Originally issued on Gilles Peterson’s London-based imprint Talkin’ Loud, “Sincere” will arrive on these shores this week via Island/Def Jam, complete with two bonus tracks. A true hybrid, 2-step — or U.K. garage, as it’s also called — incorporates elements of drum’n’bass, speed garage, dancehall, house, and American R&B. Throughout England, the genre’s syncopated beats and impassioned vocals can be heard in the underground and mainstream clubs, in trendy boutiques and restaurants, and on both commercial and pirate radio.

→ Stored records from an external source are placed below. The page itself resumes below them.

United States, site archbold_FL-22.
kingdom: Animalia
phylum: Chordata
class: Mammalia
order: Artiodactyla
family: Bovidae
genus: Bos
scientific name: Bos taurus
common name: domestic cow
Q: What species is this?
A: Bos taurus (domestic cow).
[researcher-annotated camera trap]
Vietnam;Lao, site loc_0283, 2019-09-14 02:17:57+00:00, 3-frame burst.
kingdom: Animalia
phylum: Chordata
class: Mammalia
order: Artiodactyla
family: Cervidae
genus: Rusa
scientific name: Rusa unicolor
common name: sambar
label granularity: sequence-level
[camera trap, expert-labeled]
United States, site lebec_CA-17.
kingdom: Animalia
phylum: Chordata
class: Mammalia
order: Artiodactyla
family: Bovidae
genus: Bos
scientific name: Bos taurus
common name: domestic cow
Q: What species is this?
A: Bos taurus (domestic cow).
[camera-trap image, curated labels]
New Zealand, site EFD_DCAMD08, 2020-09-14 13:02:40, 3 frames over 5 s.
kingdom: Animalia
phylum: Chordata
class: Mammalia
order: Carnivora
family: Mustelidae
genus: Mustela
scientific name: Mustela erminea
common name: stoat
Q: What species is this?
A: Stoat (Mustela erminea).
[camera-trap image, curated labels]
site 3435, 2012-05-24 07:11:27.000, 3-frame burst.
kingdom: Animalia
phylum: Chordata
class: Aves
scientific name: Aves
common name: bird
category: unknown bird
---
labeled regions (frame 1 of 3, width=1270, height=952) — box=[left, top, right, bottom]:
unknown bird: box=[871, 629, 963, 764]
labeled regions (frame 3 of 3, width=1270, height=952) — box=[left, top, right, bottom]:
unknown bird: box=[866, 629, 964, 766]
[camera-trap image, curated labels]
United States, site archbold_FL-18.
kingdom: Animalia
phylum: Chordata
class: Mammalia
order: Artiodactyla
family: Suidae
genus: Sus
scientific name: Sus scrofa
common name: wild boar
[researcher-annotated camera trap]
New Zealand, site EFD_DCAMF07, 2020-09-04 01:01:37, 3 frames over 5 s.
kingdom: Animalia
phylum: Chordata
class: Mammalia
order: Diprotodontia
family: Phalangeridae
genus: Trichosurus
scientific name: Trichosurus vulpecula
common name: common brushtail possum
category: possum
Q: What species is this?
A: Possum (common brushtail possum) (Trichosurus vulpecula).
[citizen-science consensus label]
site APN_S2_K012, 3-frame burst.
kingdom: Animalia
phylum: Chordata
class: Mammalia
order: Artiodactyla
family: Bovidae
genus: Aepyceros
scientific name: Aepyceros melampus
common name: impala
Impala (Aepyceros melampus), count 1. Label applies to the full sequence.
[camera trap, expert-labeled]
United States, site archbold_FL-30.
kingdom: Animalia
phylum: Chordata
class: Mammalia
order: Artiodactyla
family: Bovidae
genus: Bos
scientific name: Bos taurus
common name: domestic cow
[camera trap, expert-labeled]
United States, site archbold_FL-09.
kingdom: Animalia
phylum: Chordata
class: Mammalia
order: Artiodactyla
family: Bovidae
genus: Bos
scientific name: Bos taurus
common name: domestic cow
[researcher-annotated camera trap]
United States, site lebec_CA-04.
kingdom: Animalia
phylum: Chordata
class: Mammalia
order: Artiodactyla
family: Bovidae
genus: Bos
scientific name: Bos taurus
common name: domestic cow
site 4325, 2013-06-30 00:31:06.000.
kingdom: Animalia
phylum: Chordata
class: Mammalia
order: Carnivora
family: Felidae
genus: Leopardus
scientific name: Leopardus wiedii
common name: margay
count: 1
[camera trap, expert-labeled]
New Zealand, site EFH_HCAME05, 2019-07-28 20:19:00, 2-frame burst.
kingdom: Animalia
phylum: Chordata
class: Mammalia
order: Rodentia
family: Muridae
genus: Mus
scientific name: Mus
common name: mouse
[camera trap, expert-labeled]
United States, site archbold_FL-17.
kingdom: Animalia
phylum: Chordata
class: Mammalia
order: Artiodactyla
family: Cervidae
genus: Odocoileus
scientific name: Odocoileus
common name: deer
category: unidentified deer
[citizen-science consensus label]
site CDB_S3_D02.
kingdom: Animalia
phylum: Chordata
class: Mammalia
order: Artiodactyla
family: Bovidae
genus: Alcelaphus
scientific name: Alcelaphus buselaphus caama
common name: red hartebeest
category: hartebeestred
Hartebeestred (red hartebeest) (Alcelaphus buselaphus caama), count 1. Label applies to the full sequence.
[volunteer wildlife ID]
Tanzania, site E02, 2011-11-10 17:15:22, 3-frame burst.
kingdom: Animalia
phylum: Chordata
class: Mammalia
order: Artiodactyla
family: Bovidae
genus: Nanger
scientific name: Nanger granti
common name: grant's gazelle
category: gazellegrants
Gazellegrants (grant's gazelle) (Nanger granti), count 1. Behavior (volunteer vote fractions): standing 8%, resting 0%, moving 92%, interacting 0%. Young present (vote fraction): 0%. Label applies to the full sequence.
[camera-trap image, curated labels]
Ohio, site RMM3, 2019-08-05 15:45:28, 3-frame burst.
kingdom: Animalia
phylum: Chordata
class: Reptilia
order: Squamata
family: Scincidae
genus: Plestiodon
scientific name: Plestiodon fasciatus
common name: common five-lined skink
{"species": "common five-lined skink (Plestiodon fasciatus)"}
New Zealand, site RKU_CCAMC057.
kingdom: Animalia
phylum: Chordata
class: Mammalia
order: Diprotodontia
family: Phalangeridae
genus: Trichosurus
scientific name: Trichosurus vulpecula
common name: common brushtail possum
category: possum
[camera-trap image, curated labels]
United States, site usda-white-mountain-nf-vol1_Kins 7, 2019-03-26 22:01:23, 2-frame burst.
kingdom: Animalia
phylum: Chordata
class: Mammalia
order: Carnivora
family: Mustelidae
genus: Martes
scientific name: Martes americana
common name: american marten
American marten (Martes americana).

“It really has exploded over the past couple years,” says Cole of 2-step’s current crossover success. “What’s really great is that it’s co-existing in the underground and the overground. Everybody is finding some element of the sound to embrace. And it really wouldn’t be where it is today without pirate radio.”
Rhino Records this week releases a pair of two-CD retrospectives from the late Gram Parsons and Emmylou Harris. The pair collaborated on a pair of acclaimed albums in the ’70s, “G.P.” and “Grievous Angel,” songs from which are featured on Parsons’ anthology, “Sacred Hearts & Fallen Angels.” The Harris set, “The Warner/Reprise Years,” draws from her 23 top-10 country hits as well a host of tracks previously unavailable on CD in the U.S.
“Sacred Hearts” includes cuts from Parsons’ early work with the International Submarine Band as well as three tracks from his stint with the Byrds. Four cuts are featured from his days with fellow Byrd Chris Hillman in the Flying Burrito Brothers, including the group’s famous cover of the Rolling Stones’ “Wild Horses.” Parsons died on Sept. 19, 1973, of heart failure at age 26 in a motel room in Joshua Tree, Calif.
Additional titles hitting stores this week include R&B vocalist Sunshine Anderson’s “Your Woman” (Soulife/Atlantic); San Francisco-based modern rock outfit Creeper Lagoon’s sophomore album, “Take Back the Universe and Give Me Yesterday” (DreamWorks); veteran indie rock trio Unwound’s “Leaves Turn Inside You” (Kill Rock Stars); the debut album from Bigdumbface, “Duke Lion Fights The Terror,” featuring Limp Bizkit guitarist Wes Borland (Interscope); Celtic group Cherish The Ladies’ “Girls Won’t Leave The Boys Alone” (RCA); an album from country artists Lorrie Morgan and Sammy Kershaw, “I Finally Found Someone” (RCA); and a new set from indie rock collective Thinking Fellers Union Local 282, “Bob Dinners And Larry Noodles Present Tubby Turdner’s Celebrity Avalanche” (Communion).
Also out this week are reissues of the original soundtracks to film versions of the Who’s “Tommy” and “Quadrophenia” (Polydor), plus the soundtrack to the 1979 documentary “The Kids Are Alright” (MCA); a two-CD greatest-hits set f rom Elvis Costello, “The Very Best Of” (Rhino); reissues of five seminal Miles Davis albums: “At Newport 1958,” “Jazz at the Plaza,” “Milestones,” “‘Round About Midnight,” and “The Best of Miles Davis & John Coltrane” (Columbia/Legacy); and a live album from former Judas Priest frontman Rob Halford’s new band Halford, “Live Insurrection” (CMC).